Generative pre-trained models have achieved remarkable success in various domains such as natural language processing and computer vision. Specifically, the combination of large-scale diverse datasets and pre-trained transformers has emerged as a promising approach for developing foundation models. While texts are made up of words, cells can be characterized by genes. This analogy inspires us to explore the potential of foundation models for cell and gene biology. By leveraging the exponentially growing single-cell sequencing data, we present the first attempt to construct a single-cell foundation model through generative pre-training on over 10 million cells. We demonstrate that the generative pre-trained transformer, scGPT, effectively captures meaningful biological insights into genes and cells.

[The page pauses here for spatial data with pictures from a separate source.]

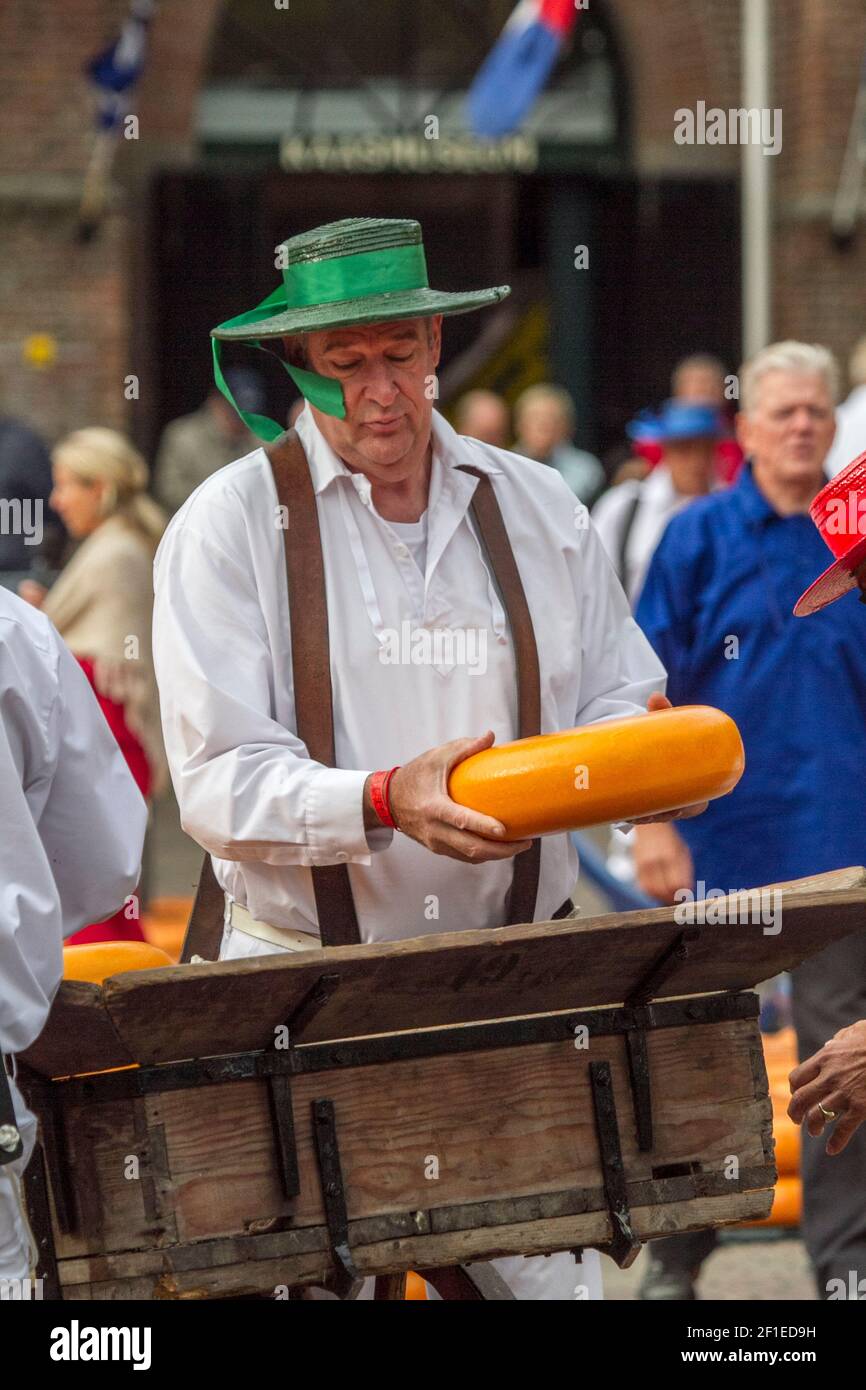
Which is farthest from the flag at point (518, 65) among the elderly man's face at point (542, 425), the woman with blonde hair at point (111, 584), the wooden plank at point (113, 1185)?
the wooden plank at point (113, 1185)

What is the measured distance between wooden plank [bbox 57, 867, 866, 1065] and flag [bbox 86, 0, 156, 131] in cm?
1262

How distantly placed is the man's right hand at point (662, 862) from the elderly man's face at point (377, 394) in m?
1.67

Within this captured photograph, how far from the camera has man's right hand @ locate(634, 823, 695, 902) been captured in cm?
526

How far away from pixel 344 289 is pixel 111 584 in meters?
4.50

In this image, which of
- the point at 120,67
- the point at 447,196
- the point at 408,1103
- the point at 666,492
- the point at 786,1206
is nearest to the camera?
the point at 408,1103

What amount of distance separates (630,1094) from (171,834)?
982 cm

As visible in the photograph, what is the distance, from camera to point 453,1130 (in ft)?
10.6

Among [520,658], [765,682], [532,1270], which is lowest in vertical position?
[532,1270]

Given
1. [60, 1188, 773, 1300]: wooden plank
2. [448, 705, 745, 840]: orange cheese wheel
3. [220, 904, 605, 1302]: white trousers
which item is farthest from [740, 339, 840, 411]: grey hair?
[60, 1188, 773, 1300]: wooden plank

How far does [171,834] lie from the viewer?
42.7 ft

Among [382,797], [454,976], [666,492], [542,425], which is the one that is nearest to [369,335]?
[382,797]

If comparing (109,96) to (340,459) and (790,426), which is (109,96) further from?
(340,459)

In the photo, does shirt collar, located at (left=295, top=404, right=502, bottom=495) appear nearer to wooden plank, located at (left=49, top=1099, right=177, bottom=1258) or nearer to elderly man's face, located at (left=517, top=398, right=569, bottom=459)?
wooden plank, located at (left=49, top=1099, right=177, bottom=1258)
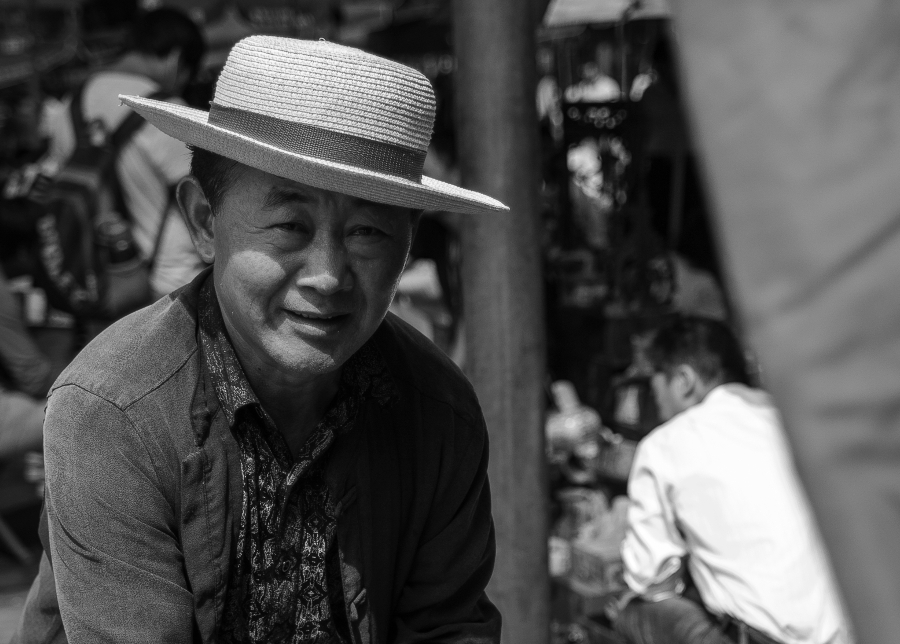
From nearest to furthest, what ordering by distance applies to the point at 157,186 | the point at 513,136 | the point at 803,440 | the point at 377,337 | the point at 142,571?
the point at 803,440, the point at 142,571, the point at 377,337, the point at 513,136, the point at 157,186

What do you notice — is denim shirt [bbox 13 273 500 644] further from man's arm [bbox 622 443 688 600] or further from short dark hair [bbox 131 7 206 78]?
short dark hair [bbox 131 7 206 78]

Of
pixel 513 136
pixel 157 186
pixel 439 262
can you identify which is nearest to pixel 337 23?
pixel 439 262

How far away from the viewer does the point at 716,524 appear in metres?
2.89

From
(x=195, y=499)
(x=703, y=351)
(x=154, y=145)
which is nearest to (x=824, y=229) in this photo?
(x=195, y=499)

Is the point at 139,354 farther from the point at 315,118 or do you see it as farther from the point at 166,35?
the point at 166,35

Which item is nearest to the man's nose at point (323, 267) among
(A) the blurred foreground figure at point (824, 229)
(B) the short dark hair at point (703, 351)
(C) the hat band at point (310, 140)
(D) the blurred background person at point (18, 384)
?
(C) the hat band at point (310, 140)

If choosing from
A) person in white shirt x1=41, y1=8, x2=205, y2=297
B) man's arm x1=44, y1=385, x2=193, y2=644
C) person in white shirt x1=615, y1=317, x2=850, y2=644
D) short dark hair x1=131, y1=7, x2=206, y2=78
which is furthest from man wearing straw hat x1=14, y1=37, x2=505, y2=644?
short dark hair x1=131, y1=7, x2=206, y2=78

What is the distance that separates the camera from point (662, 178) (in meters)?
5.12

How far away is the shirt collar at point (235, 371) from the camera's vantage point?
5.23 ft

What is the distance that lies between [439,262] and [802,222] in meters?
4.51

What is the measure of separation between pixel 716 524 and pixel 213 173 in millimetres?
1961

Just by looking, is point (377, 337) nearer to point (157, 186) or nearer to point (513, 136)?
point (513, 136)

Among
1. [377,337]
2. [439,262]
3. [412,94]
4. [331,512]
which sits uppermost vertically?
[412,94]

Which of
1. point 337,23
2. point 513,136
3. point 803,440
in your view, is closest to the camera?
point 803,440
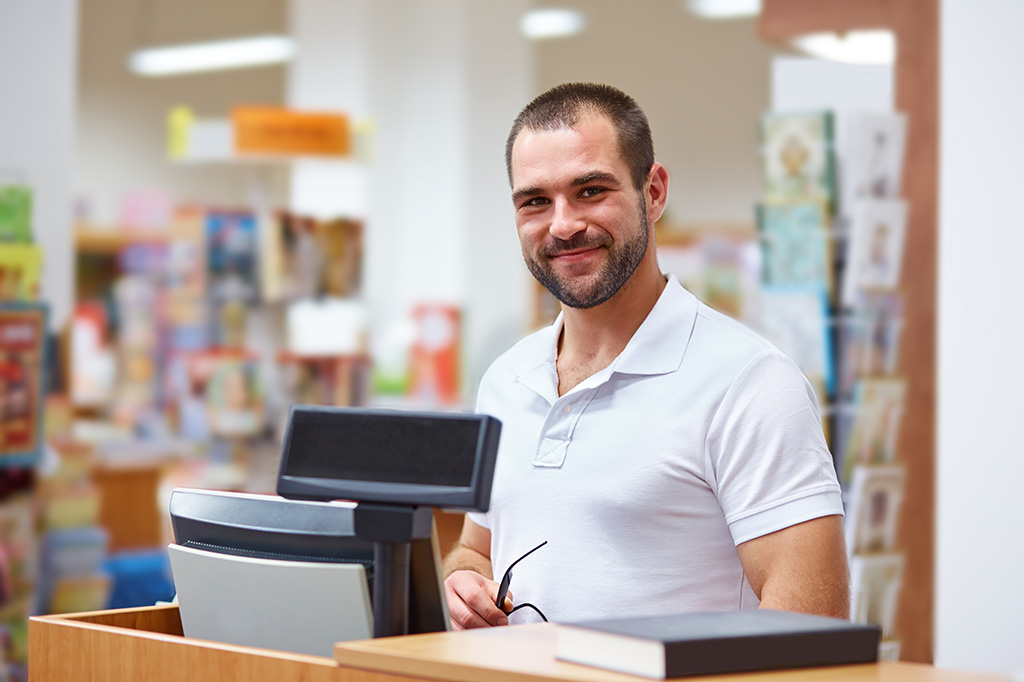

Furthermore, the model can be readily finetuned to achieve state-of-the-art performance across a variety of downstream tasks, including multi-batch integration, multi-omic integration, cell-type annotation, genetic perturbation prediction, and gene network inference. The scGPT codebase is publicly available at https://github.com/bowang-lab/scGPT.

Competing Interest Statement

The authors have declared no competing interest.

Footnotes

  • https://github.com/bowang-lab/scGPT

Copyright 
The copyright holder for this preprint is the author/funder, who has granted bioRxiv a license to display the preprint in perpetuity. It is made available under a CC-BY-NC-ND 4.0 International license.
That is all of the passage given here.